• _WHAT IS NEEDED_
Find the line with "Dron z kamerą Quadrocopter X5c-1" in the records below. Output exactly from there until after the line with "server-start.png.c3d9b5ccebb12913eb3ea52b101babc9.png", without pictures.

• _ENTRIES SUPPLIED_

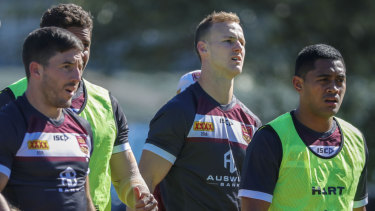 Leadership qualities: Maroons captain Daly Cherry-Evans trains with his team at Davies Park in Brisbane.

--

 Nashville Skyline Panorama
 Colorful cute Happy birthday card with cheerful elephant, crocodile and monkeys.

---

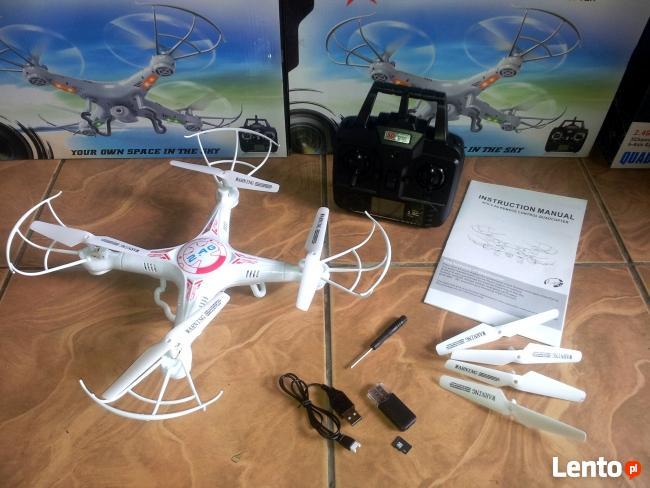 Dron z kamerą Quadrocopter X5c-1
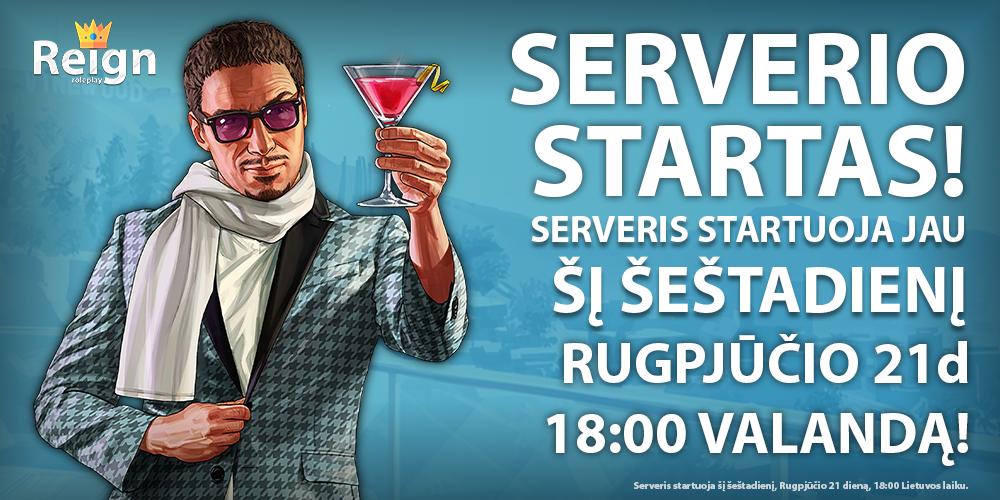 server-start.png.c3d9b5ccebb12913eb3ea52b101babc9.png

• _RESPONSE AREA_
 Dron z kamerą Quadrocopter X5c-1
 server-start.png.c3d9b5ccebb12913eb3ea52b101babc9.png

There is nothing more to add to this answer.